# WHAT TO DO
Your answer should hold only the lines from the start of the data below through the line with "I Rolls Royce musí jít s dobou", copied exactly, with pictures left out.

# GIVEN DATA
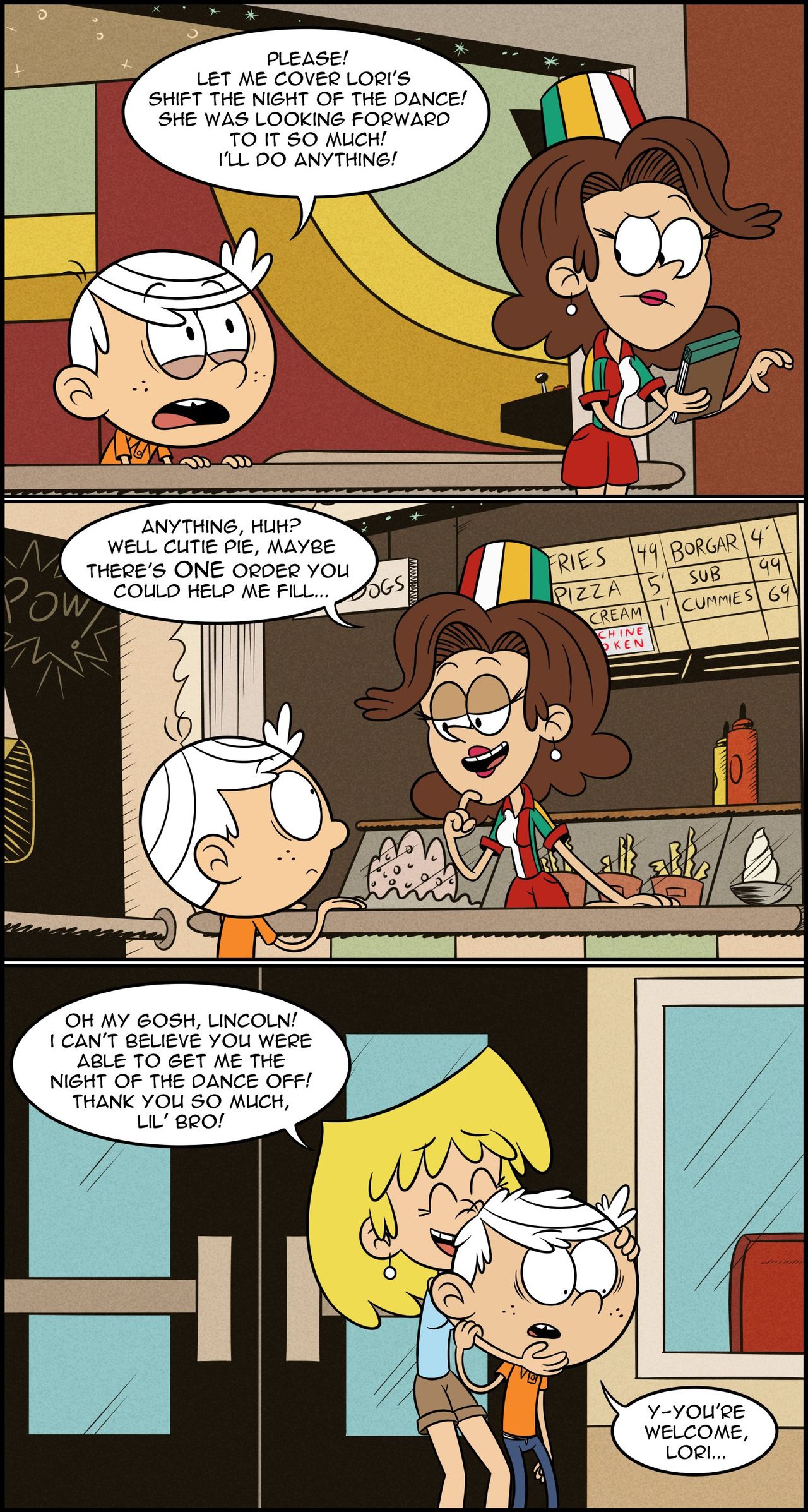 You're welcome page 5 full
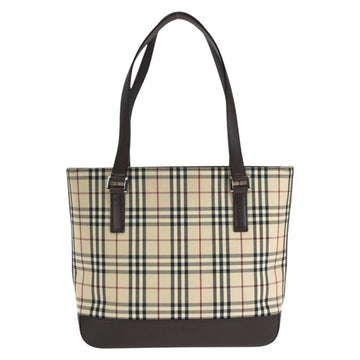 Burberry Golderton Tote Haymarket Coated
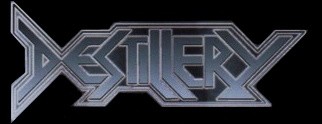 Destillery logo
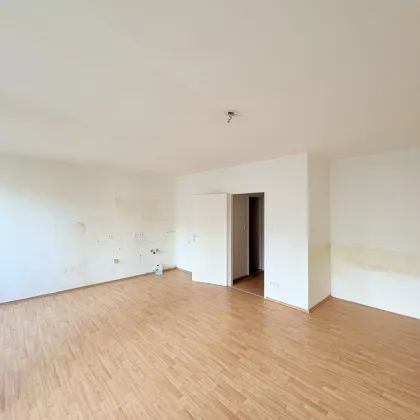 Ruhelage in Klosterneuburg: Renovierungsbedürftige 1-Zimmer-Wohnung mit Balkon! - Bild 3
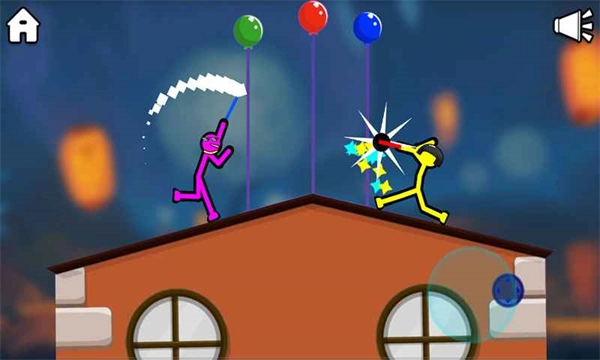 决斗火柴人MOD菜单图2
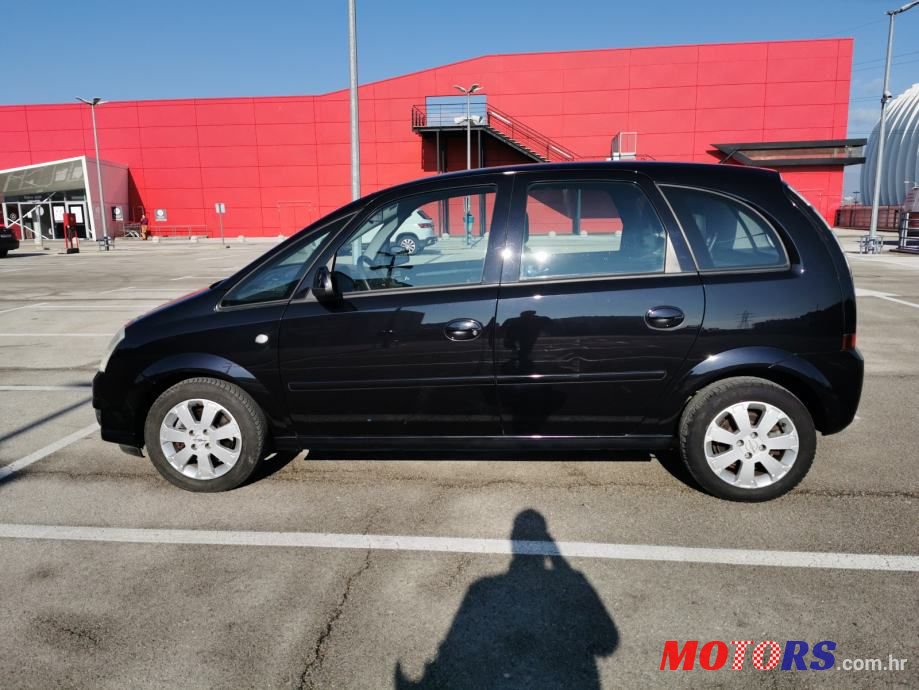 2006' Opel Meriva 1,3 Cdti photo #5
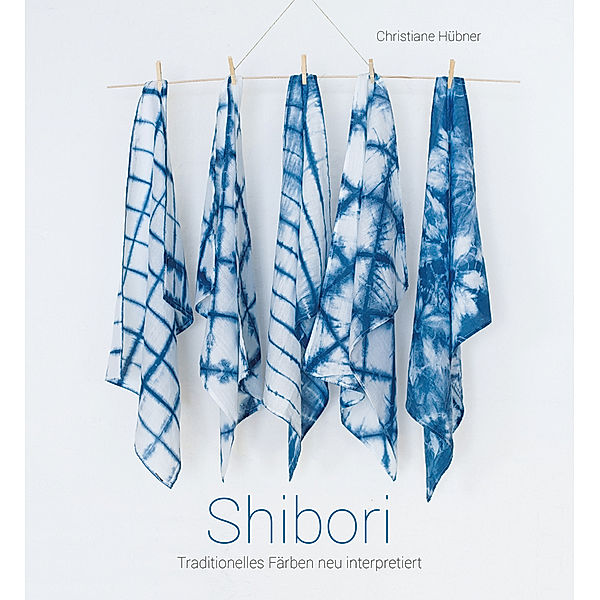 Shibori, Christiane Hübner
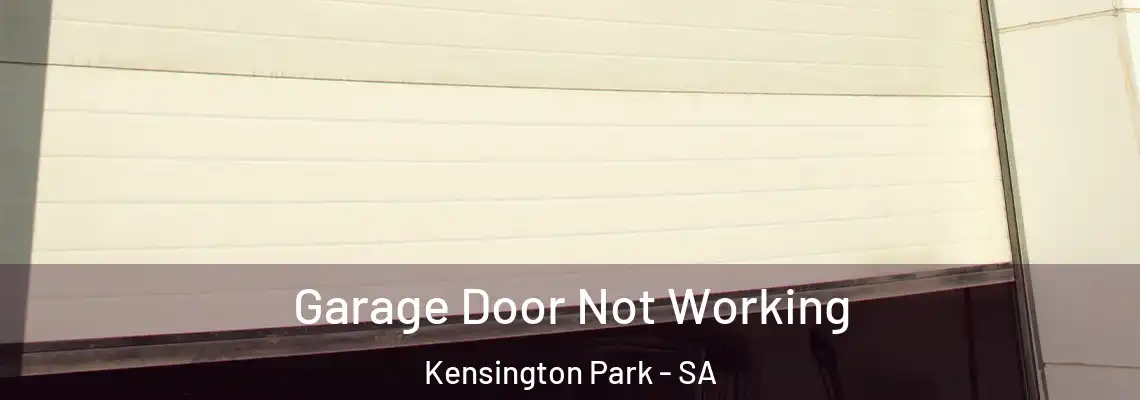  Garage Door Not Working Kensington Park - SA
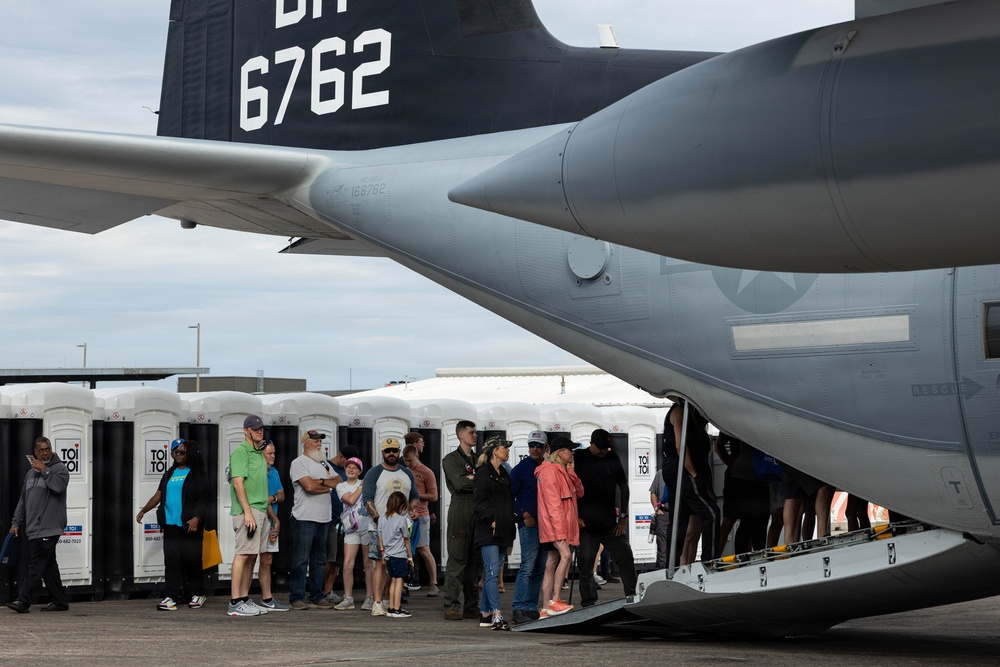 MCAS Cherry Point celebrates America’s 250 years of legacy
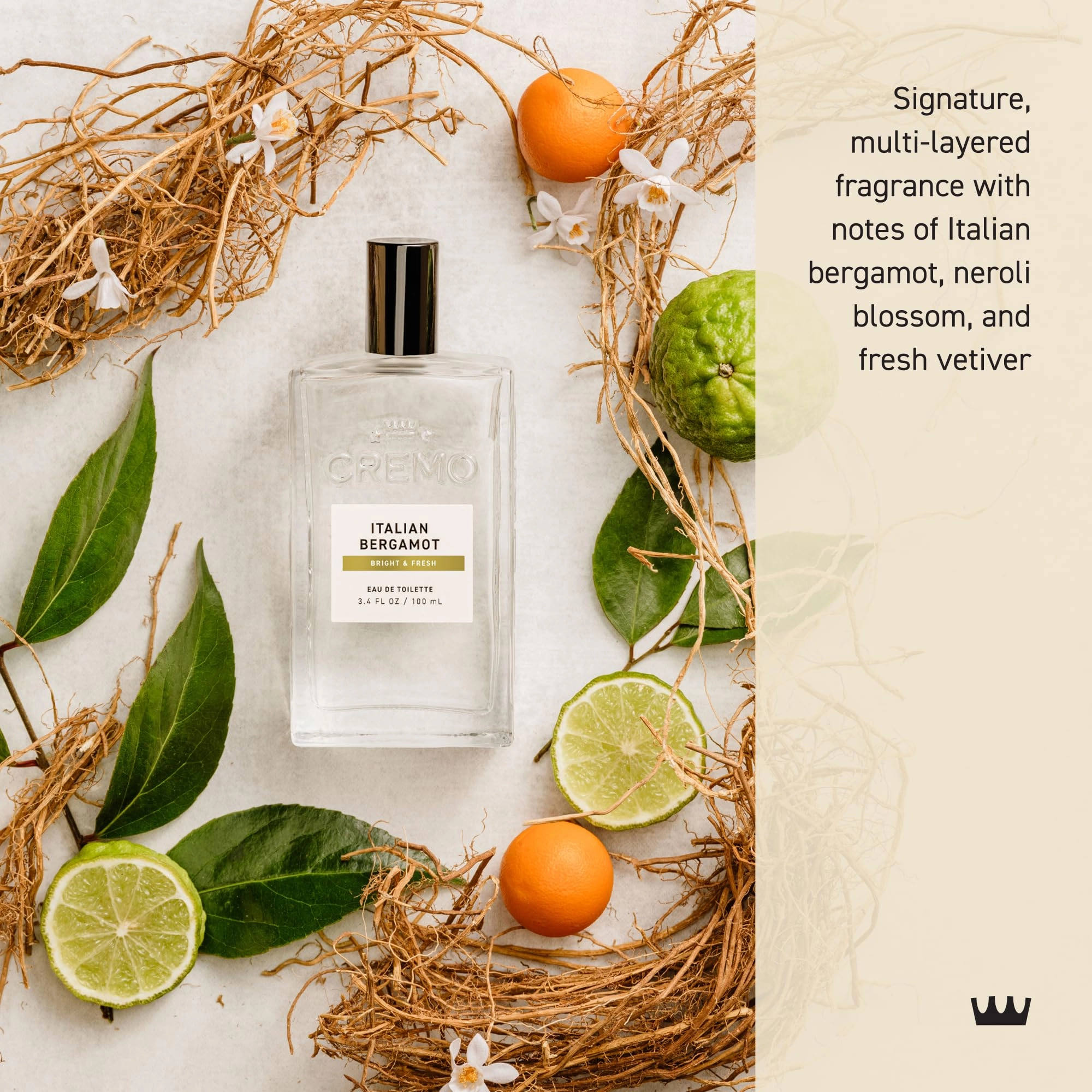 Italian Bergamot - 3.4 Fl Oz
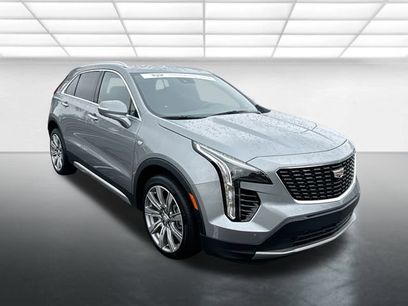Certified 2023 Cadillac XT4 Premium Luxury w/ Enhanced Visibility Package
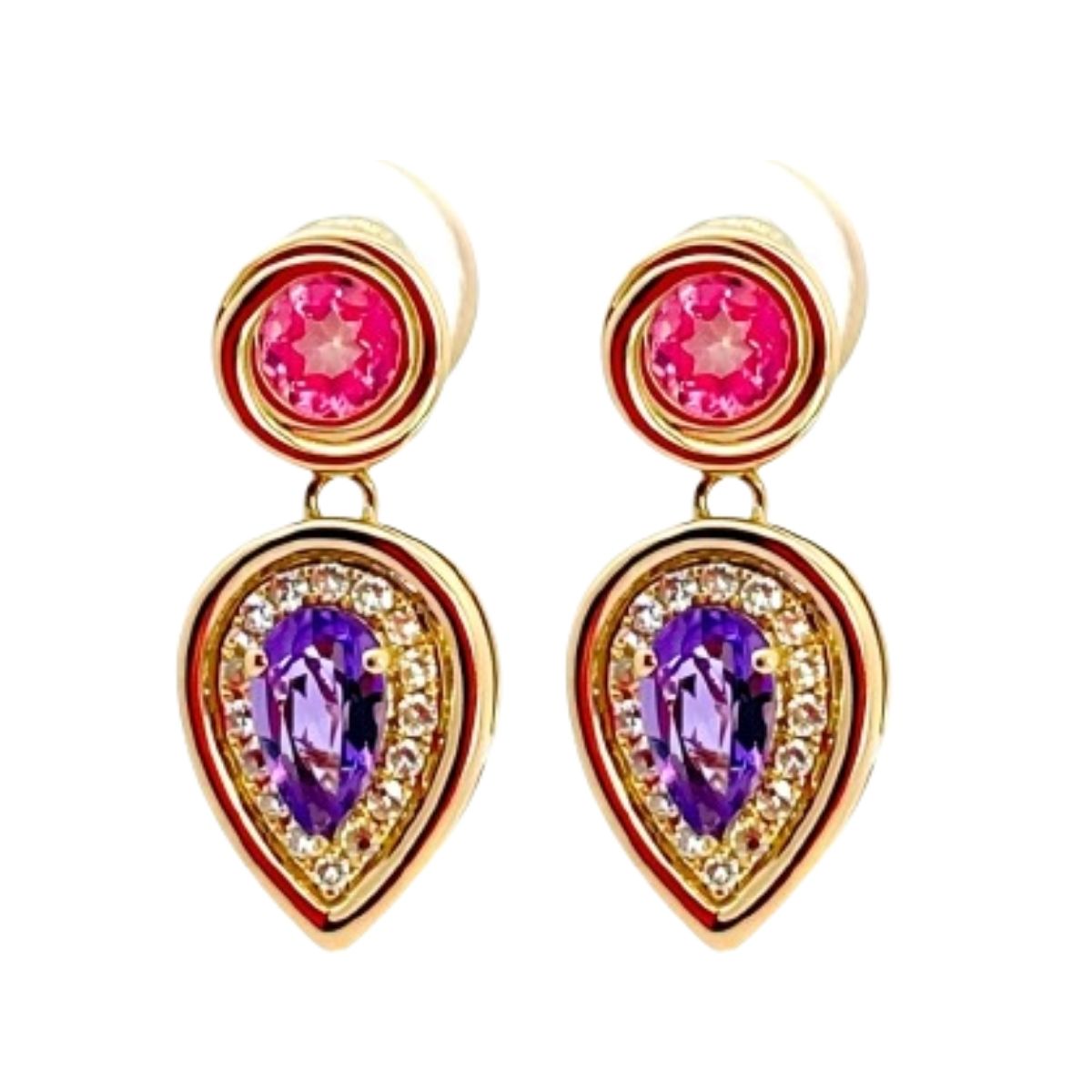 Royal Blossom Drops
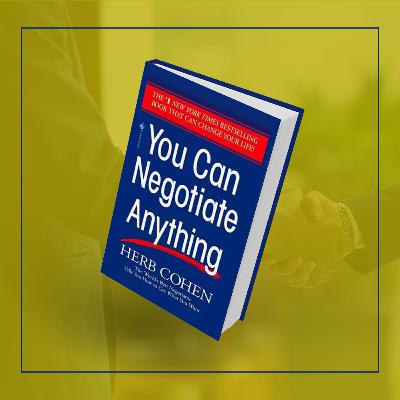 هر چیزی قابل مذاکره است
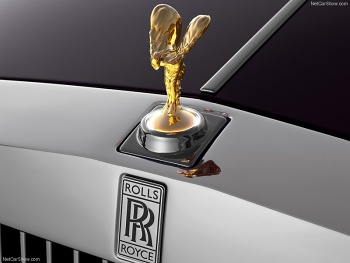 I Rolls Royce musí jít s dobou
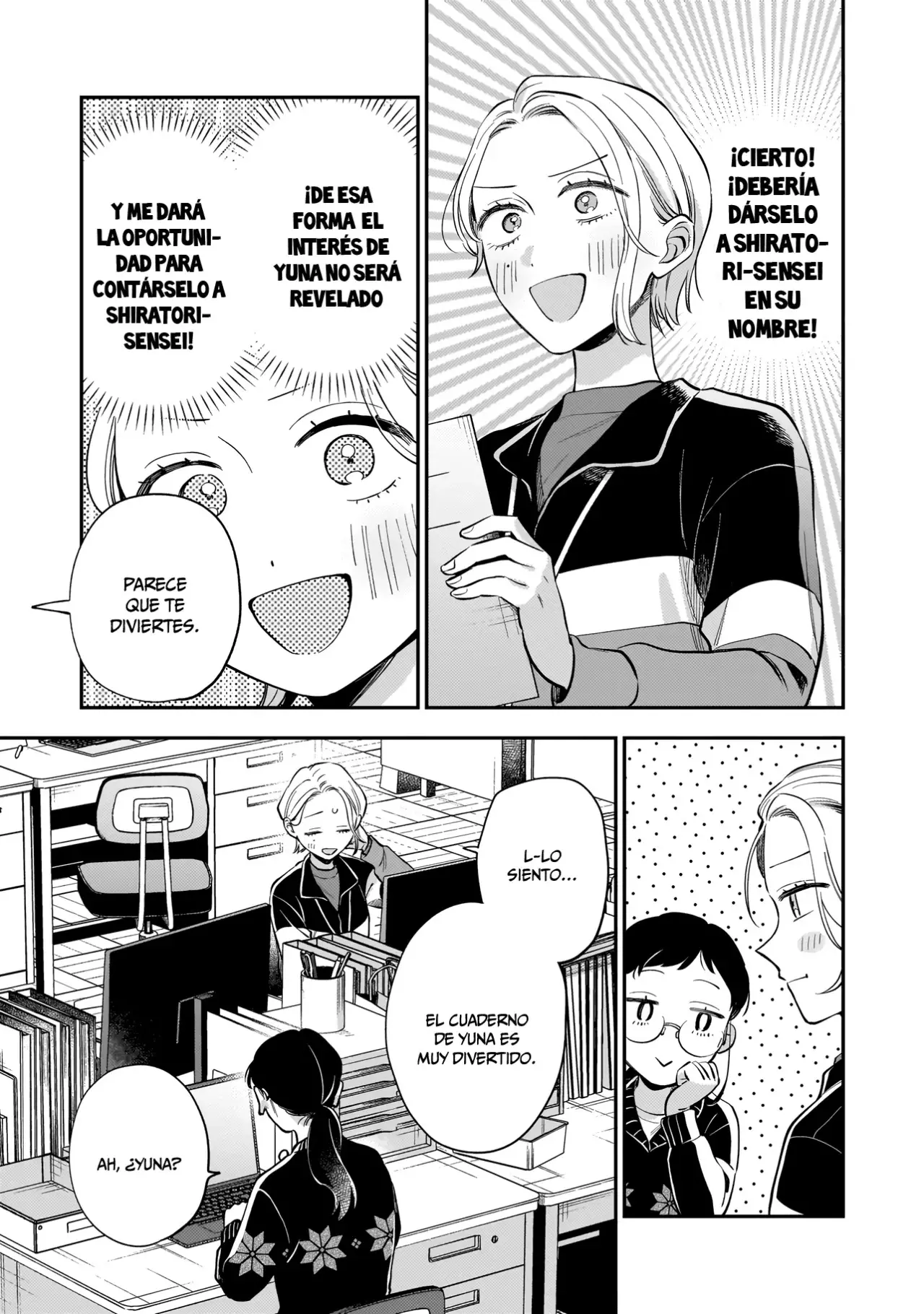 Neko Ni Hakucho, Hotaru Ni Koban - Capítulo 2 - Página 16 - LectorTMOo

# COMPLETED EXERCISE
 You're welcome page 5 full
 Burberry Golderton Tote Haymarket Coated
 Destillery logo
 Ruhelage in Klosterneuburg: Renovierungsbedürftige 1-Zimmer-Wohnung mit Balkon! - Bild 3
 决斗火柴人MOD菜单图2
 2006' Opel Meriva 1,3 Cdti photo #5
 Shibori, Christiane Hübner
  Garage Door Not Working Kensington Park - SA
 MCAS Cherry Point celebrates America’s 250 years of legacy
 Italian Bergamot - 3.4 Fl Oz
Certified 2023 Cadillac XT4 Premium Luxury w/ Enhanced Visibility Package
 Royal Blossom Drops
 هر چیزی قابل مذاکره است
 I Rolls Royce musí jít s dobou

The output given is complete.